Our own work as well as that by many other investigators reporting Feammox activity at different locations have shown that it is a rather ubiquitous process in acidic, iron rich environments, specially wetlands, hence it is likely that we might be able to stimulate Feammox activity to enhance degradation/immobilization of various elements or compounds of environmental concern, including the oxidation of ammonium. Ongoing mesocosm wetland experiments indicate that wetlands with iron rich soil and seeded with Feammox enrichment cultures remove a significant fraction of influent ammonium via the Feammox process.

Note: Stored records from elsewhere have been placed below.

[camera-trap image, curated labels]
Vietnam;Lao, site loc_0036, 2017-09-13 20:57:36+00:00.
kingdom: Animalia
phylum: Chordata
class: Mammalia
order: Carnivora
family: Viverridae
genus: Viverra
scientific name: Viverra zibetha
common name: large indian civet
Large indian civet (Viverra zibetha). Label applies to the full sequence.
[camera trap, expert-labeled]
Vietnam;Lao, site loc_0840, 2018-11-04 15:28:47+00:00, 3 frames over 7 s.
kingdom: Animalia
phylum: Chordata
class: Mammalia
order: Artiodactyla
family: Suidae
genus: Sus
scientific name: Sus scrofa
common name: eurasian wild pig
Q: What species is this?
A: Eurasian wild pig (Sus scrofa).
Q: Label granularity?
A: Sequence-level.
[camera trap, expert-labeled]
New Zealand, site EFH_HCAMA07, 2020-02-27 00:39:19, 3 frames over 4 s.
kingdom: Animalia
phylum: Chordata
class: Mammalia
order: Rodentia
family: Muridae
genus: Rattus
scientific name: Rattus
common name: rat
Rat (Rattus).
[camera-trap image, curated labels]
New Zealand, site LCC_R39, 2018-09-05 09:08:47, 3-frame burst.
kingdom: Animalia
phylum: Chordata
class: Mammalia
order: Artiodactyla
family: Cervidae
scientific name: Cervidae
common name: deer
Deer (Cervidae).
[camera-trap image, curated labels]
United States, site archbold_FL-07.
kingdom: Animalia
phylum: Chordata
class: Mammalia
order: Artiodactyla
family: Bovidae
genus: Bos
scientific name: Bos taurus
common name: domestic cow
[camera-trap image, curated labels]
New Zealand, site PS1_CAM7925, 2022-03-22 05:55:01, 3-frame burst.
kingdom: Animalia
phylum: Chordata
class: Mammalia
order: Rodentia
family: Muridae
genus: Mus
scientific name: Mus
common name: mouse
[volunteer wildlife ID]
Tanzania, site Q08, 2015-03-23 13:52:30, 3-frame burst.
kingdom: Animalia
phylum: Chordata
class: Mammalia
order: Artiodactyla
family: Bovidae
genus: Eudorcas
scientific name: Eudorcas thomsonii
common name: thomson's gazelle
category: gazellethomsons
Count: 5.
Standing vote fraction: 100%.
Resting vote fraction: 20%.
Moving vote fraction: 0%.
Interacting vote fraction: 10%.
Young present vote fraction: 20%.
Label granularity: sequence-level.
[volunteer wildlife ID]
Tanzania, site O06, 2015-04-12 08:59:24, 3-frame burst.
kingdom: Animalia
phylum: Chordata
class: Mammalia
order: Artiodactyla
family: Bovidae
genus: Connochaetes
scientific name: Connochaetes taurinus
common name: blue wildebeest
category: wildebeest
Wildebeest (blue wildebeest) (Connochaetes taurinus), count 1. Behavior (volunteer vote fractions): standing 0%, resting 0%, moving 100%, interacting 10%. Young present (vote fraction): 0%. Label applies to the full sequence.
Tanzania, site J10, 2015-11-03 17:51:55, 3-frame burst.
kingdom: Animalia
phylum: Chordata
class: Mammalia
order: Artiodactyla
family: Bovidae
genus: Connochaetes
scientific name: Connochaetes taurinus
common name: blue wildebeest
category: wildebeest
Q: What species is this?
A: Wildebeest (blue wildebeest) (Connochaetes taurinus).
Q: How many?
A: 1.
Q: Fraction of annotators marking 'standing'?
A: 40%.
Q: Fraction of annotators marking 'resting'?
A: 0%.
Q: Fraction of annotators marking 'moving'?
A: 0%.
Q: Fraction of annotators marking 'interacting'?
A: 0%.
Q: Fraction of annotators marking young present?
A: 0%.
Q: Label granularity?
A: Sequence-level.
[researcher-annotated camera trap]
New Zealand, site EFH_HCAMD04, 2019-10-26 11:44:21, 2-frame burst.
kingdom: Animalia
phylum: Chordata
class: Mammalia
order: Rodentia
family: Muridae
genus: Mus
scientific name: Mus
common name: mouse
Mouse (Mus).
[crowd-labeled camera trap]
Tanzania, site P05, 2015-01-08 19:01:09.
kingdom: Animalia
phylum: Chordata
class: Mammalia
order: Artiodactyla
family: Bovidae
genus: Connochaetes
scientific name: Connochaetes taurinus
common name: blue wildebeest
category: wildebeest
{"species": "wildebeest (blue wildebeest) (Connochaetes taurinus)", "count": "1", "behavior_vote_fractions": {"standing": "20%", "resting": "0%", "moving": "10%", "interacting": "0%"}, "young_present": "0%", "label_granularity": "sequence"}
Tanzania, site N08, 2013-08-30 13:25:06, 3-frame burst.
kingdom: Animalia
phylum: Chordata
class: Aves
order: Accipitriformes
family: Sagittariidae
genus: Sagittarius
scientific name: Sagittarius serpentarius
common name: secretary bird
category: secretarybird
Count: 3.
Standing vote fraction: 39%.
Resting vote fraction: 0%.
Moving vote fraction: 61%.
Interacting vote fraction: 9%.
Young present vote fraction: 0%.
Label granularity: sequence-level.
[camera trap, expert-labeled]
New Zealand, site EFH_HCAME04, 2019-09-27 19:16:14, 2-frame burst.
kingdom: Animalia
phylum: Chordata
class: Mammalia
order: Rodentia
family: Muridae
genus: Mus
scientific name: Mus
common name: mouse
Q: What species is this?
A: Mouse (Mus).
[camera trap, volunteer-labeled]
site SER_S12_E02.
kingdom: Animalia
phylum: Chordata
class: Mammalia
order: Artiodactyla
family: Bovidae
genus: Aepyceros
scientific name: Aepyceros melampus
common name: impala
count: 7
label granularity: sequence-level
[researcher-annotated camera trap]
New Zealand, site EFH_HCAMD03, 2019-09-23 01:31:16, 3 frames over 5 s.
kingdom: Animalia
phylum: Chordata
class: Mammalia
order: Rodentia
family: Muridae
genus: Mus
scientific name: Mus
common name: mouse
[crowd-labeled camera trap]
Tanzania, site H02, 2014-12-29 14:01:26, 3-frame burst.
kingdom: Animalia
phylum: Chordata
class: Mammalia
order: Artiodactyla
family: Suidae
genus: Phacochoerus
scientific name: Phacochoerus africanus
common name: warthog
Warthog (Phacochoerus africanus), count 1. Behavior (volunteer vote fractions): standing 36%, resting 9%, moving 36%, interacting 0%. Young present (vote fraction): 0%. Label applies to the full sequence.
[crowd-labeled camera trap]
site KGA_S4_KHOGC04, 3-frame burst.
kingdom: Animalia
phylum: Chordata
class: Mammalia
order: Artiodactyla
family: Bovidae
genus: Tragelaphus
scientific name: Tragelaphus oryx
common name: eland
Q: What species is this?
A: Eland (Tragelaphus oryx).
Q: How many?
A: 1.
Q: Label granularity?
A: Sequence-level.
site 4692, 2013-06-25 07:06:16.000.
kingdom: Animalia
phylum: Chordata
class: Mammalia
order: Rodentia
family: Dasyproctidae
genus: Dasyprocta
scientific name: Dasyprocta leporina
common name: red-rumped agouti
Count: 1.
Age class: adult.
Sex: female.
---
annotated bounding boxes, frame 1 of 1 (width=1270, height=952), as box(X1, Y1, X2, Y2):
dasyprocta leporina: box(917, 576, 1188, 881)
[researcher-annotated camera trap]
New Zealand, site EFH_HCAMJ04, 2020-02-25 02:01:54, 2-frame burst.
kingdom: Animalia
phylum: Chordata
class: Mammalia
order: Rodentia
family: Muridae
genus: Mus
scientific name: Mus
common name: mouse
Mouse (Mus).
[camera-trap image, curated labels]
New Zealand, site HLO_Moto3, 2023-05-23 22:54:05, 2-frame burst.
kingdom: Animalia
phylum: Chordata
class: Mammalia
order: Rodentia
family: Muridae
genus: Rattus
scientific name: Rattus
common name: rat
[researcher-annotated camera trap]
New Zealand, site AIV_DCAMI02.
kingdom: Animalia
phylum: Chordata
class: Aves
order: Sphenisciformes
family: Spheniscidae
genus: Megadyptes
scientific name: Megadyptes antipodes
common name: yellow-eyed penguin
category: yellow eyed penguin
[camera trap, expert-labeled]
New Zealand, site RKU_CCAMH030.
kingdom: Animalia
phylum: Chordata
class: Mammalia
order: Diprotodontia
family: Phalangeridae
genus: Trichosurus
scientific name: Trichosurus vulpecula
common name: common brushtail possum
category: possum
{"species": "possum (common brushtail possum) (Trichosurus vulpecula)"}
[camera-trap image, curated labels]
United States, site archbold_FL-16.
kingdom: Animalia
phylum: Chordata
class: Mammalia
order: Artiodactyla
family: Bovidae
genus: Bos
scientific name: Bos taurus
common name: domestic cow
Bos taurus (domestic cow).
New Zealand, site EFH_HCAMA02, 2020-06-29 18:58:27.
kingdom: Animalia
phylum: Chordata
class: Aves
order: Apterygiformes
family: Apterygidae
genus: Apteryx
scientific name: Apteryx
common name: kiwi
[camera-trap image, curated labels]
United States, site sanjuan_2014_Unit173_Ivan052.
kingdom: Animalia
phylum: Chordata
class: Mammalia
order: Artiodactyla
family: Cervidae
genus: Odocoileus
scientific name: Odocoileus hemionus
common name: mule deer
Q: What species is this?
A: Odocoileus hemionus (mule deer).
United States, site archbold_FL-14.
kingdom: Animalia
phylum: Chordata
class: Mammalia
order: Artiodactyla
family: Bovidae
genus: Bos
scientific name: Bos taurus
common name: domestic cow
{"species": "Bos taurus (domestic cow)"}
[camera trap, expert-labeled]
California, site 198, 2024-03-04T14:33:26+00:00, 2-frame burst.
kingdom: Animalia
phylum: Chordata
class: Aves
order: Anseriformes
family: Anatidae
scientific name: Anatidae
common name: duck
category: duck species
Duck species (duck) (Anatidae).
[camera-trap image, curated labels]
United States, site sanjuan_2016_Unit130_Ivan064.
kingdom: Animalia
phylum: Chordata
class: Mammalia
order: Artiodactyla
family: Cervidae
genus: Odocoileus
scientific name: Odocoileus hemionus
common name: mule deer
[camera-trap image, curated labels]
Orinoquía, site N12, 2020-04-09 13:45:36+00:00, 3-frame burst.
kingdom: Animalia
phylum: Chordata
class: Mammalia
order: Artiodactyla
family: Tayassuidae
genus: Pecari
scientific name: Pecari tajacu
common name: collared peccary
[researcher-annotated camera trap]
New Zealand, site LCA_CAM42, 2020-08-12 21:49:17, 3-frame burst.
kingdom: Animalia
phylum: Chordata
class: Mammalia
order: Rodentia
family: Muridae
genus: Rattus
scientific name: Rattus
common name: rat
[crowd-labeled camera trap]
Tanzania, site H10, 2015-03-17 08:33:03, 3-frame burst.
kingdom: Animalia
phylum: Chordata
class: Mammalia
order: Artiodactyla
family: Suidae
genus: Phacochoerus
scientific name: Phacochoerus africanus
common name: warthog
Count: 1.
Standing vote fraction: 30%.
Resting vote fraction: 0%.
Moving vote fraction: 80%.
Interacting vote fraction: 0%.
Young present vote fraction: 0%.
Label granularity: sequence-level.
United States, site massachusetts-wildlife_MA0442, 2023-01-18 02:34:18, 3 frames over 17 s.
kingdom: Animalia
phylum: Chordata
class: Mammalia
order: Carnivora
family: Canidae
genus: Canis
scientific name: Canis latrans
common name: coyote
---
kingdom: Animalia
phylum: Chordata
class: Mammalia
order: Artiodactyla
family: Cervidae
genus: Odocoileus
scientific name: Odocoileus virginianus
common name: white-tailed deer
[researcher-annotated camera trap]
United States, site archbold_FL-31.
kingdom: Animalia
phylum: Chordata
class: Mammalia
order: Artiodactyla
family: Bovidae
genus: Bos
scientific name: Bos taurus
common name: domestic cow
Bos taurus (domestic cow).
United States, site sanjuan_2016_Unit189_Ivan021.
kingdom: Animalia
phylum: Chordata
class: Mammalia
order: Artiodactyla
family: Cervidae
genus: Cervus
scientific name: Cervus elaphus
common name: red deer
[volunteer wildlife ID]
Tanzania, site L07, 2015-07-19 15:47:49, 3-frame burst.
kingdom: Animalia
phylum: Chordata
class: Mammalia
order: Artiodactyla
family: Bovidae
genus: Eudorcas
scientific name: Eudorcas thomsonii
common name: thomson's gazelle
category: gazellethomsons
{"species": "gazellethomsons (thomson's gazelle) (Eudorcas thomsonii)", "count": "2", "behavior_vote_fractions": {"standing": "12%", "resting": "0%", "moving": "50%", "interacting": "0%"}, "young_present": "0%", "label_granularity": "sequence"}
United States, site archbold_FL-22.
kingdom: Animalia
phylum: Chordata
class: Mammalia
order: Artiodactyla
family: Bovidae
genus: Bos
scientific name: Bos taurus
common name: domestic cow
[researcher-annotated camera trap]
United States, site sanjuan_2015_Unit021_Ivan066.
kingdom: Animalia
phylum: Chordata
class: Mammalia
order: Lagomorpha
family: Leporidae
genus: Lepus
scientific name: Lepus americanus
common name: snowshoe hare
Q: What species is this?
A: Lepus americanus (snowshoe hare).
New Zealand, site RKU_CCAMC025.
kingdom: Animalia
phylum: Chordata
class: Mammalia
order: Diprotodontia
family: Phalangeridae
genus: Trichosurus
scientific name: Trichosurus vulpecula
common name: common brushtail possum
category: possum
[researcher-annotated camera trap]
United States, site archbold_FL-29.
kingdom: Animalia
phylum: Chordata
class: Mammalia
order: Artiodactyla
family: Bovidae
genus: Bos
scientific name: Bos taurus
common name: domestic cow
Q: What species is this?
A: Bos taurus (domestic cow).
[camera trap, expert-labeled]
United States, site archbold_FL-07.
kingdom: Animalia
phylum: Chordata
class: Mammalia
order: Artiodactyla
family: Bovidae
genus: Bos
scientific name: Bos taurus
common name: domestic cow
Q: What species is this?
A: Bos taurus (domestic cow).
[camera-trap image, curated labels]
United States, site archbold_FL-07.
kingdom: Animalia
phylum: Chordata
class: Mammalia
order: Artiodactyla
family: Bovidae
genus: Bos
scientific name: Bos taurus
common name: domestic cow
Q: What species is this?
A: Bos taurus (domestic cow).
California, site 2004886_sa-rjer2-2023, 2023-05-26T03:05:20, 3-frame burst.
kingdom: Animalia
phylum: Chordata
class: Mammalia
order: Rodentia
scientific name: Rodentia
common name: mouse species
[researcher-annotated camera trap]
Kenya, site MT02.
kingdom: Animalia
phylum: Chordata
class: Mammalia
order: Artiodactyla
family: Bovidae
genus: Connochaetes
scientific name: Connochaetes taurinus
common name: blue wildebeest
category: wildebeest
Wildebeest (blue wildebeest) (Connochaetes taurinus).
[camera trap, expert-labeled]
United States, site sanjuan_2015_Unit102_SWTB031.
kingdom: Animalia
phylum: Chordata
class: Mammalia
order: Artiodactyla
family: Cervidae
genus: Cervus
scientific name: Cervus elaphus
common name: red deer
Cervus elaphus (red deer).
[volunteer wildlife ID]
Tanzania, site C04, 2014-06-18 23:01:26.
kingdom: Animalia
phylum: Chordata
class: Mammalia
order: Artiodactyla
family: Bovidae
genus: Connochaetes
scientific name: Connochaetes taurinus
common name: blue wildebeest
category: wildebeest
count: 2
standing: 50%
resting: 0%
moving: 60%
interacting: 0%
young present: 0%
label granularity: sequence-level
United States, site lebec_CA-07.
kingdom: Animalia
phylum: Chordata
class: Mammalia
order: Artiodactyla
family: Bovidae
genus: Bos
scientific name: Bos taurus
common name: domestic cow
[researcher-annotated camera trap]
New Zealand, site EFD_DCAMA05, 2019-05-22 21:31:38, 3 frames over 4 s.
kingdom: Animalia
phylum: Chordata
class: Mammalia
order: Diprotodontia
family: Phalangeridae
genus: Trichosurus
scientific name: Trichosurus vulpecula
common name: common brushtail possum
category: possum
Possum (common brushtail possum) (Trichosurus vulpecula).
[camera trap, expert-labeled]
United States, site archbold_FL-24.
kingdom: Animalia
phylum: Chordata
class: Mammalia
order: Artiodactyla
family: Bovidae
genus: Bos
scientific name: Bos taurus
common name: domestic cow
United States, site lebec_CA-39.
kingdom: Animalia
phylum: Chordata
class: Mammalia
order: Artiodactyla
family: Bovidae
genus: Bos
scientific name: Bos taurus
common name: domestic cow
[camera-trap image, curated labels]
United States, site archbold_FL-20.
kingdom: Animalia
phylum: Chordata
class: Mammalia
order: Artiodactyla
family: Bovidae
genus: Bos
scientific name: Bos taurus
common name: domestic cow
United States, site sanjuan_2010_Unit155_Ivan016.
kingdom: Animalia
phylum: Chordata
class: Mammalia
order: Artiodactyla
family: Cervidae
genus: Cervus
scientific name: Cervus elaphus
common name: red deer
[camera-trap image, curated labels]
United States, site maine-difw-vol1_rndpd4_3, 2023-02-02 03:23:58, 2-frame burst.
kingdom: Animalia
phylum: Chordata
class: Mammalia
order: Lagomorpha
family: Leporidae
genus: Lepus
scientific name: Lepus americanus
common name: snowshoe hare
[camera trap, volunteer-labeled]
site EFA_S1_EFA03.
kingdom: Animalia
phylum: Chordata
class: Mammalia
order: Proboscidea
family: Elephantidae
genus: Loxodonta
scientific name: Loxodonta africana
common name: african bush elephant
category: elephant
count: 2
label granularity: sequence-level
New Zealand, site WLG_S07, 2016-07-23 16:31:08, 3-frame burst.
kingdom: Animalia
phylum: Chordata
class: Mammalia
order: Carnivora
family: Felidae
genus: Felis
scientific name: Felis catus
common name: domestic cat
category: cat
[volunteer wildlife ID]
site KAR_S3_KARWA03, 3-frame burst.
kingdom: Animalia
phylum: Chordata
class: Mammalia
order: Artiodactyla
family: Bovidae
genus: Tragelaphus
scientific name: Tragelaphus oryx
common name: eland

Incubations of Acidimicrobiaceae bacterium A6 in the presence of trace quantities of various oxidized elements (i.e. U(VI), Cu(II), Se(VI)) have shown that these elements can serve as electron acceptors and can be reduced simultaneously with Fe(III) when NH4+ is oxidized. Since the solubility of many of these elements can vary with their oxidation state, Feammox might be of interest in their fate and transport as well as insitu remediation.
Analyses from the sequencing of Acidimicrobiaceae bacterium A6 have revealed a novel gene that is related to methane monooxygenases and might be responsible for the oxidation of NH4+. Hence, we have explored the co-metabolic degradation of organic compounds such as chlorinated ethenes and polyaromatic hydrocarbons by Acidimicrobiaceae bacterium A6 during Feammox incubations, and have shown that these compounds can be degraded during these incubations. Interestingly, since Feammox has an optimal pH ~ 4.5, Acidimicrobiaceae bacterium A6 might fill a gap in the groundwater bioremediation industry where bioaugmentation with Rhodococcus sp. for the degradation of chlorinated ethenes is often undertaken but is limited to alkaline conditions. A challenge to conduct effective bioaugmentation with Acidimicrobiaceae bacterium A6 is the production of the required amount of biomass in a reasonable time in biological reactors. We are currently exploring the use of both membrane reactors as well as microbial electrolytic cells for this purpose.